FAST FACT: Carroll joined the museum staff in 2012 and has since earned two promotions.
If you had $1 million to give, what would you support? I’m inspired by the work that NWA Food Bank and Northwest Arkansas Children’s Shelter undertake to help address basic needs, especially during this pandemic.
Has it been a good thing or bad thing in terms of how the pandemic has altered your business’ strategy? It’s complicated to define anything pandemic-related in terms of good and bad, but there’s a positive element in the pandemic pushing us to re-examine how we reach people beyond our building and grounds. Our teams went into creative mode, rethinking what had typically occurred on-site and how we could shift that to online or in the community.
What keeps you up at night or worries you the most? Creating a better future for the next generations, given our significant divide on global issues and the best ways to address them. I struggle with how I can make a difference, so I try to focus on what I can do in my interactions and in our community in order to keep from feeling too overwhelmed.
If you weren’t in your current profession, what would you be doing? My career has focused on communicating about art, architecture and nature, and I’ve wondered what it would be like to be an artist or architect. But I love that I’m able to create with words, so I think I found my calling.
What’s the first app you launch on your phone each day? Headspace, a mindfulness and meditation app that I always enjoyed but has now taken on even more meaning for me since the pandemic began.
Describe your morning routine.
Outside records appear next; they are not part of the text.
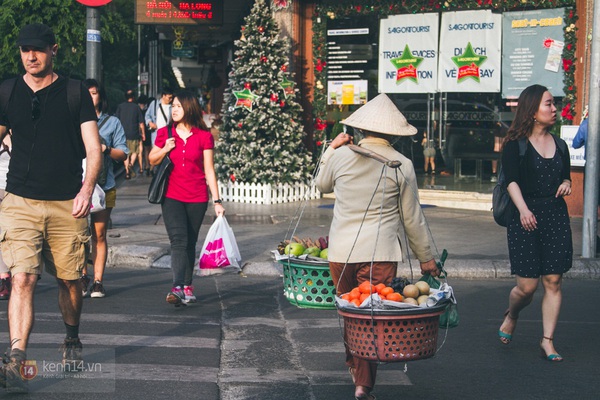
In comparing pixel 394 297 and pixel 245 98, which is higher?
pixel 245 98

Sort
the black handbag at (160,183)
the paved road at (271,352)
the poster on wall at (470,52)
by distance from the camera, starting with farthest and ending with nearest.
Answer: the poster on wall at (470,52) < the black handbag at (160,183) < the paved road at (271,352)

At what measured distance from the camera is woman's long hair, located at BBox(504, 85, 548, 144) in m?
7.33

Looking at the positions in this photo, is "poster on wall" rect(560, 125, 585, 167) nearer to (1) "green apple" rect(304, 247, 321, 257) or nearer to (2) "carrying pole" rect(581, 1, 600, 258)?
(2) "carrying pole" rect(581, 1, 600, 258)

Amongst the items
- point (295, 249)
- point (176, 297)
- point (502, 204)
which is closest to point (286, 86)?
point (176, 297)

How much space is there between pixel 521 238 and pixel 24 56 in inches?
141

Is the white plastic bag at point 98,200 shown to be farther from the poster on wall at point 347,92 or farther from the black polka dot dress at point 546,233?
the poster on wall at point 347,92

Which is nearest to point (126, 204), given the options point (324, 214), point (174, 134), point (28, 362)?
point (324, 214)

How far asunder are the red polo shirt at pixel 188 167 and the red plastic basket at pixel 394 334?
3719 millimetres

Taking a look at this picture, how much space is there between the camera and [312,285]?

Tend to my dog, make coffee, listen to Headspace and meditate. Read the daily The New York Times briefing and a few arts e-newsletters while playing some upbeat, good-start-to-the-day jazz. These days, I step into my home office, my dog takes her place for the day next to my desk, and I log on to say hi to our team on Slack.
What has been your toughest leadership challenge during the pandemic? Helping our team channel all that happens on-site at Crystal Bridges and the Momentary and making it available online. We adapted what we do to fit an online format — you can now take classes, tours, field trips and more from anywhere in the world. We were undertaking this while we were transitioning to working remotely and dealing with the pandemic. Prioritizing, communicating, empathizing, adapting and ultimately making sure the team feels connected and supported has been essential.
What is the most important thing about being a leader? Serving the people we have the privilege of working with, toward the goal of creating fulfilling, meaningful experiences for us all.
What is the best business advice you have ever received? Lead with empathy. It’s a transformative way to approach conversations and even the most difficult challenges, helping you find the balance in meeting a variety of needs. Being empathetic has accountability at its core if you’re meeting the needs of all involved, and it leads to fewer misunderstandings and ultimately growth.
What is the best business advice you have ever given? Sleep on it. It’s such a simple statement, but giving your mind a break in the action to work through a challenge or feel inspired can yield big results. In our fast-paced world, communications methods have narrowed down to fewer words and immediate responses — occasionally hitting that mental pause button and giving yourself some time to be thoughtful is important.